■ SUPPLIED DATA
------------------------------------
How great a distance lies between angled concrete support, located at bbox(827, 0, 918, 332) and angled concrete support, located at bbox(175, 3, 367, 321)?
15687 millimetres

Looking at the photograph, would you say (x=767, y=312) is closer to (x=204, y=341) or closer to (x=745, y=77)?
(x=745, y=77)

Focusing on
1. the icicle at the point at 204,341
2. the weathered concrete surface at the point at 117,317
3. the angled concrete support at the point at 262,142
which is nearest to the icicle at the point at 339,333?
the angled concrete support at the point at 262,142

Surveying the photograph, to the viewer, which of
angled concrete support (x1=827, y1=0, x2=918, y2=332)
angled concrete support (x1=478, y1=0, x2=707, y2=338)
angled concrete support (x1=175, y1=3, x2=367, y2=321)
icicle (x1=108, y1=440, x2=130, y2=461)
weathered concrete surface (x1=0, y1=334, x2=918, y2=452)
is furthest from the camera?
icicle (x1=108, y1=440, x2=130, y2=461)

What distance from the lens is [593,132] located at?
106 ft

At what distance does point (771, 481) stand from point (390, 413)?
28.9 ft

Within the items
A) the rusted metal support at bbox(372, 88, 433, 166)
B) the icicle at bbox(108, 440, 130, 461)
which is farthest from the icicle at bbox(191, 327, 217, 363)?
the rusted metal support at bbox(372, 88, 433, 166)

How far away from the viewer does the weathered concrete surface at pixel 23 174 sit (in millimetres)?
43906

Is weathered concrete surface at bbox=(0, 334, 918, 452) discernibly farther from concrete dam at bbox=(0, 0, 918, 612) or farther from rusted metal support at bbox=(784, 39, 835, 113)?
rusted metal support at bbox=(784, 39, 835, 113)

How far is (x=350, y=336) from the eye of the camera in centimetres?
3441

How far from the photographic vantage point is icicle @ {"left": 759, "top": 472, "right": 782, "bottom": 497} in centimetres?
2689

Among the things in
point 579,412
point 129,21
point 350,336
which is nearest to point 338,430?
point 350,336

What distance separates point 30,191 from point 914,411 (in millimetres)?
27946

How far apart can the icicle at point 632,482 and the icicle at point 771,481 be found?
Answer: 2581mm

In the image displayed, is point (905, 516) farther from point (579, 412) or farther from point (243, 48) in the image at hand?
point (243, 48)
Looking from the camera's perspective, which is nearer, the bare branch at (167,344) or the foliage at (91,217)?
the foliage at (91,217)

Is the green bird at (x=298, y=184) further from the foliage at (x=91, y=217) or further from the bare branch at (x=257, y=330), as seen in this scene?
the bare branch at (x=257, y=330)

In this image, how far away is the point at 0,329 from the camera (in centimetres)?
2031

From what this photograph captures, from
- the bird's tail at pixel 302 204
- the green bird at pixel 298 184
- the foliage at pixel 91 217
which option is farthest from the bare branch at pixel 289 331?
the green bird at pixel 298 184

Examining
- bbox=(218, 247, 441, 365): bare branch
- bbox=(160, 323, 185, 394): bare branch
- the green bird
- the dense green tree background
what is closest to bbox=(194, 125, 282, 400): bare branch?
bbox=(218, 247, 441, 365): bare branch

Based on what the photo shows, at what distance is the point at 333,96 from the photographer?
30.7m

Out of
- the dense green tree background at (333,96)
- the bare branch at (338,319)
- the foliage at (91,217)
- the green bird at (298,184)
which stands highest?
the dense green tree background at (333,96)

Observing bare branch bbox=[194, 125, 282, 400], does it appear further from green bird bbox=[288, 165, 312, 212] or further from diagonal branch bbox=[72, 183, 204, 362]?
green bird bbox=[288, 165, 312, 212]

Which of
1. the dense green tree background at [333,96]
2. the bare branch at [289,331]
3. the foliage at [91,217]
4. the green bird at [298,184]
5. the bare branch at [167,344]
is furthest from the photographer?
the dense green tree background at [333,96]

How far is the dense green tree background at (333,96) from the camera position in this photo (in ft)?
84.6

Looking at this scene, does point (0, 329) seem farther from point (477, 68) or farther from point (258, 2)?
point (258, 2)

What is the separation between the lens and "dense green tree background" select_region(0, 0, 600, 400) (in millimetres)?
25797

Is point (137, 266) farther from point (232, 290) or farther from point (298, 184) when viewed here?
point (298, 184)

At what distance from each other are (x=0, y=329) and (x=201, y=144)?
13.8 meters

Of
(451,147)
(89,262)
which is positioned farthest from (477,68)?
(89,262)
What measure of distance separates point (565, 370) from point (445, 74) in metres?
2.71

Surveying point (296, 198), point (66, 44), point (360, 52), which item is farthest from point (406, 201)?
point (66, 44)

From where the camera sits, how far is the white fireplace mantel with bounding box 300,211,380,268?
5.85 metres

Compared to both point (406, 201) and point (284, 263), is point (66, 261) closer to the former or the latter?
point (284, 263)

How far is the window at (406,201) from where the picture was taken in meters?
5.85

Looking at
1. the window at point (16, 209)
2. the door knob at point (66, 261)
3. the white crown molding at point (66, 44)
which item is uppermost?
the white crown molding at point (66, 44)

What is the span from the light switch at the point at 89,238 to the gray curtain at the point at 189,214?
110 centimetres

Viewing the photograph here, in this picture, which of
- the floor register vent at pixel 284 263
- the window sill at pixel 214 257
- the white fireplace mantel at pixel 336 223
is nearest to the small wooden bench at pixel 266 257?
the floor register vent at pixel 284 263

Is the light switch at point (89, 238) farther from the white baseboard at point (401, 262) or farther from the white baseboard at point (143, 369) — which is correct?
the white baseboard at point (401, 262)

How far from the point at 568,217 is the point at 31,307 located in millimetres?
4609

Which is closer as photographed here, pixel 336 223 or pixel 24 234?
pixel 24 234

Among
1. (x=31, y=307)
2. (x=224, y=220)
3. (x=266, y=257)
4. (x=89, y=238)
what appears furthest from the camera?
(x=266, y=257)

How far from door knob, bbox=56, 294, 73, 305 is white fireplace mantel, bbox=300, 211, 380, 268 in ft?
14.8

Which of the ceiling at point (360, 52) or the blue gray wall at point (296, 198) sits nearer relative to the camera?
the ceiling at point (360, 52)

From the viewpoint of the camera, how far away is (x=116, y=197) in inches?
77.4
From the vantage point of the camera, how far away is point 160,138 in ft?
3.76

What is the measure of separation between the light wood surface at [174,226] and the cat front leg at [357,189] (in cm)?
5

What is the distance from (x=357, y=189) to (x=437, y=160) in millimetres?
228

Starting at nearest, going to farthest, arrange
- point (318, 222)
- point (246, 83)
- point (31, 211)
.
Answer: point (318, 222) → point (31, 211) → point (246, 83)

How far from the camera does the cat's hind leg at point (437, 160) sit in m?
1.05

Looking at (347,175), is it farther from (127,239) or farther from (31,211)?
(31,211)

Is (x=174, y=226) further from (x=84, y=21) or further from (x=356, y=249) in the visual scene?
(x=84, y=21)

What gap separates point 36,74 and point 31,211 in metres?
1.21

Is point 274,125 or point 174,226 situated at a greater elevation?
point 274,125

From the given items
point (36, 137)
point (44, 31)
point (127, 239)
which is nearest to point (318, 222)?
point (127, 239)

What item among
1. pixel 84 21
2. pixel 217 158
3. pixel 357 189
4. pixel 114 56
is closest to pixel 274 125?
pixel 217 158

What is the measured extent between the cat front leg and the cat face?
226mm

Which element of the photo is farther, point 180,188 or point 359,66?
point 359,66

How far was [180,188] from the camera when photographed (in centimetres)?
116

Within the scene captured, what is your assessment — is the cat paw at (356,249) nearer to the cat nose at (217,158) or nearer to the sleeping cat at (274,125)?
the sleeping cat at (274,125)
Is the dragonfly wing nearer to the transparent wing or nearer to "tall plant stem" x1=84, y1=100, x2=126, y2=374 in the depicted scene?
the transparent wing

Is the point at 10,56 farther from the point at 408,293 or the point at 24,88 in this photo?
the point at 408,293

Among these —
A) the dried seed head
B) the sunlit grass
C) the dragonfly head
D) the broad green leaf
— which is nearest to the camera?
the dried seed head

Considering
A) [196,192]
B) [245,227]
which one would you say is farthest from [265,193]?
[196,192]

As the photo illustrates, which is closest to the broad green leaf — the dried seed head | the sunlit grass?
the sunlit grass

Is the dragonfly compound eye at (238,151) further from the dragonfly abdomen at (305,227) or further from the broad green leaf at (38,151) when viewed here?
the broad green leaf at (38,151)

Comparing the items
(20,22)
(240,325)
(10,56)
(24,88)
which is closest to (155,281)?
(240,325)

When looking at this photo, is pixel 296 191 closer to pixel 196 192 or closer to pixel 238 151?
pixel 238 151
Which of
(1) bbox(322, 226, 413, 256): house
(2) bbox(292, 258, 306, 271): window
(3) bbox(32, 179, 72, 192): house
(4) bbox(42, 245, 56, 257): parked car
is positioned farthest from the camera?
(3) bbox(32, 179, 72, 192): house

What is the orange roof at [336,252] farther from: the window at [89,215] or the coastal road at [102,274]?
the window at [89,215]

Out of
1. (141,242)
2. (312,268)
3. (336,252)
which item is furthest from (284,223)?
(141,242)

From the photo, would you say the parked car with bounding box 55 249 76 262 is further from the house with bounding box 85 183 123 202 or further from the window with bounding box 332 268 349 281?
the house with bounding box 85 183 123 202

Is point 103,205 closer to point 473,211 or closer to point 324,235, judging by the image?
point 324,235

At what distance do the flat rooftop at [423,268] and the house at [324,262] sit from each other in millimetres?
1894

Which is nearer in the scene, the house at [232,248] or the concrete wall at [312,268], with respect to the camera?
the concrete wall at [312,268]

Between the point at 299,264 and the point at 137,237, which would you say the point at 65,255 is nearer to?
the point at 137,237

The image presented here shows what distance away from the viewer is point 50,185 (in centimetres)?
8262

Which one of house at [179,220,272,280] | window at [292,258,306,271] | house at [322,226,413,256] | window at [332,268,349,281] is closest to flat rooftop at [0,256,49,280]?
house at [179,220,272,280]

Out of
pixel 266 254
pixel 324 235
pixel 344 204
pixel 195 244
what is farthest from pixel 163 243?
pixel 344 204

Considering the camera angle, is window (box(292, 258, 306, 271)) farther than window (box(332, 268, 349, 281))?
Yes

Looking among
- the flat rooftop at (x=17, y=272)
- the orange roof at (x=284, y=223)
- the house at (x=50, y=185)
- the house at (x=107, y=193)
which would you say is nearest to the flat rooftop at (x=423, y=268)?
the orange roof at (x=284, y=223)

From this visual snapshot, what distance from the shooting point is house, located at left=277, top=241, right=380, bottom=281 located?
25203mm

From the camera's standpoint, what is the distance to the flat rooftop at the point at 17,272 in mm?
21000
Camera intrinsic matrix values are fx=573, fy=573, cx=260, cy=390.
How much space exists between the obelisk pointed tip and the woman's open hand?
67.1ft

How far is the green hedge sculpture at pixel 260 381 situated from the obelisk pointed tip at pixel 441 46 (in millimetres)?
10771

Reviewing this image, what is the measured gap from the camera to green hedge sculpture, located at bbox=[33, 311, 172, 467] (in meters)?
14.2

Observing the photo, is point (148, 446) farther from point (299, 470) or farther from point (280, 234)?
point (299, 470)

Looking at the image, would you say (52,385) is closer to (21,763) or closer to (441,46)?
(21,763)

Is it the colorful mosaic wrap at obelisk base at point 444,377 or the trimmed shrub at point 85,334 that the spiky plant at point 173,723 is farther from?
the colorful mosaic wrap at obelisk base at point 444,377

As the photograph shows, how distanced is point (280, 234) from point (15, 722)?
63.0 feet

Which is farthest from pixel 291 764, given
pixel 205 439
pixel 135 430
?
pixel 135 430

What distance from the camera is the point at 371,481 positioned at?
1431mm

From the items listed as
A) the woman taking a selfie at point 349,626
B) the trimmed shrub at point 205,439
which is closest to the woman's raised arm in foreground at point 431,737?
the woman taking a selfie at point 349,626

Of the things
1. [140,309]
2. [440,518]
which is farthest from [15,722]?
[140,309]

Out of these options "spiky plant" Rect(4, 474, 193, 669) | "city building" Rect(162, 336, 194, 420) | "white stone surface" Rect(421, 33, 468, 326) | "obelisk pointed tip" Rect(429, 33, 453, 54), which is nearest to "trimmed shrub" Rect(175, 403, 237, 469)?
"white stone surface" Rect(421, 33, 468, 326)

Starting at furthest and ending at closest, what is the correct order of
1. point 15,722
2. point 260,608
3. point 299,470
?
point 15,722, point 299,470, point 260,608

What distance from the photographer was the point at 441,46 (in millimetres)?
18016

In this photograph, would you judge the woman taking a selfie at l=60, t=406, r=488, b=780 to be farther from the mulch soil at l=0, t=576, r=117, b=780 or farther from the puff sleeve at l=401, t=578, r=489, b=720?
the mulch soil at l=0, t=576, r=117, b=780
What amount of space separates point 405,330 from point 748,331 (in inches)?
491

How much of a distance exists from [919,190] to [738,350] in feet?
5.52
------------------------------------
■ WHAT IS EXPECTED
Rewrite everything from the line containing "Out of these" down to the end of the listing, replacing "photographer" with "camera" and leaving everything else unchanged.

■ SOLUTION
Out of these options "spiky plant" Rect(4, 474, 193, 669) | "city building" Rect(162, 336, 194, 420) | "white stone surface" Rect(421, 33, 468, 326) | "obelisk pointed tip" Rect(429, 33, 453, 54), which is nearest to "trimmed shrub" Rect(175, 403, 237, 469)?
"white stone surface" Rect(421, 33, 468, 326)

Starting at furthest and ending at closest, what is the correct order of
1. point 15,722
2. point 260,608
3. point 299,470
?
point 15,722, point 299,470, point 260,608

What distance from the camera was the point at 441,46 (in millimetres)?
18016

In this photograph, would you judge the woman taking a selfie at l=60, t=406, r=488, b=780 to be farther from the mulch soil at l=0, t=576, r=117, b=780 or farther from the puff sleeve at l=401, t=578, r=489, b=720?
the mulch soil at l=0, t=576, r=117, b=780
What amount of space separates point 405,330 from point 748,331 (in inches)?
491

How much of a distance exists from [919,190] to [738,350] in feet?
5.52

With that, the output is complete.